#### [Texto]
Fue a mediados de los ochenta. En quella época, toda la familia pasábamos parte del verano en la costa levantina. Los niños formábamos una pandilla junto con los primos y vecinos de la urbanización. Las tardes transcurrían entre la playa, las excursiones en bici, la terraza de cine al aire libre, y la heladería con su famoso helado de pitufo. Aquel verano una nueva chica se unió a la pandilla. Era de Madrid, como casi todos en la zona. Sólo coincidimos ese año, el 86. He de reconocer que no recuerdo su nombre, pero sí lo primero que nos dijo tras las presentaciones de rigor: “¿conocéis a Alexia?”. Era una chica de su clase, que había muerto el invierno anterior a causa de una especie de cáncer. Aunque yo ya había vivido la muerte de alguna compañera del colegio, me impactó lo que me contaba de aquella adolescente como nosotras.
No sé si se lo conté a mi madre, pero al cabo de unos meses nos regaló a mis amigas y a mí la primera biografía de Alexia.
Su lectura me impresionó vivamente. Que una chica de mi edad , con una terrible enfermedad, lo llevase tan bien, con la ayuda de sus impresionantes padres. Ellos le enseñaron a ofrecer todo su sufrimiento a Dios, con la mayor naturalidad del mundo. Alexia se metió en mi vida, y desde entonces no he dejado de acudir a su intercesión.
Hay quienes piensan que a los niños no hay que hablarles del dolor, y evitan a toda costa que se enfrenten al sufrimiento. Pienso que es un craso error. El dolor aparece indefectiblemente en nuestras vidas, y puede ser en cualquier momento. Siempre es bueno tener un punto de referencia.
En mi caso y en el de muchas adolescentes de mi edad, fue Alexia.

#### [Material disponible]
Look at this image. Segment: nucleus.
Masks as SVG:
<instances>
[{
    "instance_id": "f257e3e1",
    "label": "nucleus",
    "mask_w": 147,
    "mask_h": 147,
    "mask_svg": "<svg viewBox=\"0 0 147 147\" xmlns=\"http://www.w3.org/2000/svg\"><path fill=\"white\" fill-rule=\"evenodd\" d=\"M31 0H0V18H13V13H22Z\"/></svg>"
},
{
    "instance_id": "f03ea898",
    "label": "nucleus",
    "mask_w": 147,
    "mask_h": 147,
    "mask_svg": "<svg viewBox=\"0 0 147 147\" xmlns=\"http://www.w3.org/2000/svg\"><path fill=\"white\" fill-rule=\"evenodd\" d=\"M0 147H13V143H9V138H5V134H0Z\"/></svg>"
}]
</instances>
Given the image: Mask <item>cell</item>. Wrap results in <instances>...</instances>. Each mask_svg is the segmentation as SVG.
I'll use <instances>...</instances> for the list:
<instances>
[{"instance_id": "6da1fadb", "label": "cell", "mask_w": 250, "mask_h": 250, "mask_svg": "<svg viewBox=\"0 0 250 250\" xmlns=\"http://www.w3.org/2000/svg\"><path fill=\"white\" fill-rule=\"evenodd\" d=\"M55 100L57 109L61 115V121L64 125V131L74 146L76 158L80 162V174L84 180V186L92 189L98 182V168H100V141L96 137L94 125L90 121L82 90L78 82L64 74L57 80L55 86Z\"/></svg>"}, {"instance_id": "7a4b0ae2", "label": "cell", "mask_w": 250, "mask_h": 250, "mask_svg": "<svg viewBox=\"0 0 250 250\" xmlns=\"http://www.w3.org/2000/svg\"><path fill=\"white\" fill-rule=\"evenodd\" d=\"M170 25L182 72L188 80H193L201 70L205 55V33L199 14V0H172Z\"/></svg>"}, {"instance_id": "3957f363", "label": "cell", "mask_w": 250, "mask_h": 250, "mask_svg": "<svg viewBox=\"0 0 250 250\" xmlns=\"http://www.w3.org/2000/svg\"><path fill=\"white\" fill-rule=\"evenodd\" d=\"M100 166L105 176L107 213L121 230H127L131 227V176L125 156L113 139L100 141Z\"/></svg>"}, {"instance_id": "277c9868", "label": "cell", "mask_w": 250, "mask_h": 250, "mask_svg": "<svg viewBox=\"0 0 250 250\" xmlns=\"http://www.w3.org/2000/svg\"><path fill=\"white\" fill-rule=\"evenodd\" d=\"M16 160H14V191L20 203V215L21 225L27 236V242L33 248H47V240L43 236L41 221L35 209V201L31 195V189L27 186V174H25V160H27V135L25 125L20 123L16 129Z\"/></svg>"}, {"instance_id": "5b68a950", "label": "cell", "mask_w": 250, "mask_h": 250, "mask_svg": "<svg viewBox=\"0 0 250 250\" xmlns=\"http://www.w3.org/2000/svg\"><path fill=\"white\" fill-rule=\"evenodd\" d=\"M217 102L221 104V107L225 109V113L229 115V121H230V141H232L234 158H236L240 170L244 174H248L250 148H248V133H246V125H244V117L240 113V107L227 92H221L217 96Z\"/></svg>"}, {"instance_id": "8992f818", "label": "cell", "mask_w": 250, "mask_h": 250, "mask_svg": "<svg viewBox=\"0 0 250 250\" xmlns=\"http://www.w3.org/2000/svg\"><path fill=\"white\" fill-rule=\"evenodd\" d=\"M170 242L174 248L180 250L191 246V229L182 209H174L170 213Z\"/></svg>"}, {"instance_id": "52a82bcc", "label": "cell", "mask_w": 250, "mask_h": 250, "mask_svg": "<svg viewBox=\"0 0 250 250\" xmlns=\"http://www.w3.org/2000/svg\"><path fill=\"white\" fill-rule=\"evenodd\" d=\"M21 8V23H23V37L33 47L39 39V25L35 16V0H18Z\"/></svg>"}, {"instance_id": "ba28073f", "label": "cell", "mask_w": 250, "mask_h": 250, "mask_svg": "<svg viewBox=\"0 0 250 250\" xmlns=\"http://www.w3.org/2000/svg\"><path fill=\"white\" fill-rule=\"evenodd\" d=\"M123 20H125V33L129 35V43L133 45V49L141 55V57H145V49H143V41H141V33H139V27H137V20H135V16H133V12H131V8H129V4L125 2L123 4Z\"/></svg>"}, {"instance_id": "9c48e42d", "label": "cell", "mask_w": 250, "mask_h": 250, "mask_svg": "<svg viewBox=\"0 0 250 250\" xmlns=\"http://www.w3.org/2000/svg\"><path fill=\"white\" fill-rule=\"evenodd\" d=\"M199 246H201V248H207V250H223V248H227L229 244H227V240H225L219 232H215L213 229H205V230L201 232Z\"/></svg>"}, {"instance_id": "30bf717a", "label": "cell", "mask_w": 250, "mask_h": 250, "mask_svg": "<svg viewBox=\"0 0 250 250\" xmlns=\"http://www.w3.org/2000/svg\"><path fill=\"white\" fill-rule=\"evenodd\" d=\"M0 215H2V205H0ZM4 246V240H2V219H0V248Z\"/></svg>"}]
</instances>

#### [Ejercicio]
Reproduzca literalmente el fragmento del texto sobre Alexia que va desde "Su lectura me" hasta "a su intercesión.".

#### [Respuesta]
Su lectura me impresionó vivamente. Que una chica de mi edad , con una terrible enfermedad, lo llevase tan bien, con la ayuda de sus impresionantes padres. Ellos le enseñaron a ofrecer todo su sufrimiento a Dios, con la mayor naturalidad del mundo. Alexia se metió en mi vida, y desde entonces no he dejado de acudir a su intercesión.